▶ **Page excerpt**
════

It had to happen. Shortly after the media first reported the Virginia Tech massacre, people started saying that this incident proved that the current level of gun control in the United States was woefully inadequate.
On the subject of gun control, I should say from the outset that I'm hardly what one would call a "gun fanatic". I've never owned a gun in my life, unless one counts the BB guns which were given to me as gifts when I was very young. The last time I used a gun was more than 30 years ago, when my father took me hunting for rabbits and squirrels (with a .22 rifle) and quail (with a shotgun). I have no relationship whatsoever with the NRA.
So it isn't any vested interest, pertaining to guns, which causes me to point out the inanity of the tired and specious arguments once again being trotted out in favor of stiffer gun laws. According to the gun control people, if we just abolished the Constitutional right to bear arms, incidents such as the recent massacre at Virginia Tech would be abolished or significantly curtailed.
Hmmm, let's examine the plausibility of that argument.
The killer, Cho Seung-Hui, killed 32 people, plus himself. Depending on who you believe, somewhere between 15 and 30 additional people were injured. (Actually, the highest estimate I've heard, in terms of nonlethal injuries, was 29. But I'm being generous for the sake of this argument.)
Horrible? Of course. Tragic? Absolutely. Preventable? Perhaps. But eliminating every handgun from the planet would not have prevented Cho Seung-Hui from killing numerous people. He would simply have found another way to do it.
People have been killing one another since time immemorial. Elizabeth (Erzsébet) Bathory, for instance, is a Hungarian countess believed by some to have killed hundreds of young women. Even the lowest estimates of her killings surpass the number of people recently killed by Cho Seung-Hui. Did Bathory use guns in any of those killings? No. It's arguable that shooting her victims would have been far more merciful than the shockingly cruel methods she used.
Wikipedia says that the total number of fatalaties in the Oklahoma City bombing was 168, and the total number of injuries was more than 800 people. (For those without ready access to a calculator, that's an average of 56 killings per person plus roughly 266 additional injuries per person, based on the fact that there were 3 killers involved.)

════

▶ **Problems and tasks**
1/ From the essay on gun control above, list every animal the author names as something hunted with his father.
2/ Please say whether each statement agrees with the essay on gun control above, answering yes or no and quoting the words that decide it: (a) Apart from BB guns, the author has never owned a gun. (b) The author has ties to the NRA. (c) The highest estimate of nonlethal injuries the author has heard is 30.
3/ Extend the essay on gun control above, picking up right after its final sentence.

▶ **Stored data**
════

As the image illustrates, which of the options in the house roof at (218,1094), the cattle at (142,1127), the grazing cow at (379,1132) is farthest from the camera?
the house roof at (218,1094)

════

▶ **Per-task outputs**
1/ rabbits, squirrels, quail

2/
(a) Yes: "I've never owned a gun in my life, unless one counts the BB guns which were given to me as gifts when I was very young."
(b) No: "I have no relationship whatsoever with the NRA."
(c) No: "the highest estimate I've heard, in terms of nonlethal injuries, was 29."

3/
Would illegalizing guns have prevented that tragedy? No. Timothy McVeigh, Terry Nichols and Michael Fortier didn't need guns in order to kill and injure far more people than Cho Seung-Hui ever dreamed of killing.
One of the primary ingredients in the bombs used in Oklahoma City was fertilizer. Strangely, I don't see the gun control crowd calling for the illegalization of fertilizer.
The debate over gun control is not an abstract academic exercise. The outcome of that debate is of vital importance to our society's future.
The problem with misdiagnosing a problem and prescribing a false and ultimately useless solution is that the real solution is overlooked or minimized.
Blaming the tool with which a killer chooses to kill is idiotic. Many items which can be used to kill also have benign uses, some of which can even be used to save lives. (Fertilizer, for example, is useful in growing crops and combatting famine.)
The real issue, it seems to me, is a matter of the human heart. Cho Seung-Hui was seething with hatred. (If you don't believe me, just look at the photos he sent to NBC, or read the sick things he had written.) So why weren't his obvious mental problems addressed long before things got to this point?
At one time, there was what might be called a Christian consensus in this country. It wasn't universal, of course. There's never been a time in history where that was the case. And we've had our blind spots (as in the case of slavery and racial bigotry). Nevertheless, there was a time when there was an overall sense of unity in our communities. Shared moral values enabled us to speak out boldly against things generally regarded as sinful.
Now, thanks to constant activism on the part of the ACLU and other liberal groups which distort and misconstrue portions of our Constitution, we live in a society where "tolerance" has become a euphemism which is synonymous for the complete absence, on the part of many people, of anything resembling a backbone. God forbid that we should be called "judgmental".
Ironically, it never seems to occur to liberals that criticizing people for being "judgmental" is in itself judgmental. Moral relativism is an intellectually untenable philosophy, for the simple reason that it is next to impossible for a moral relativist to live life with perfect consistency and integrity in the real world.
The very concept of injustice is in itself a value judgment. Yet liberals constantly complain about injustice while simultaneously undermining the sense of morality which makes concepts such as "justice" and "injustice" comprehensible. To believe that standards of behavior can be violated, one must first believe that such standards objectively exist.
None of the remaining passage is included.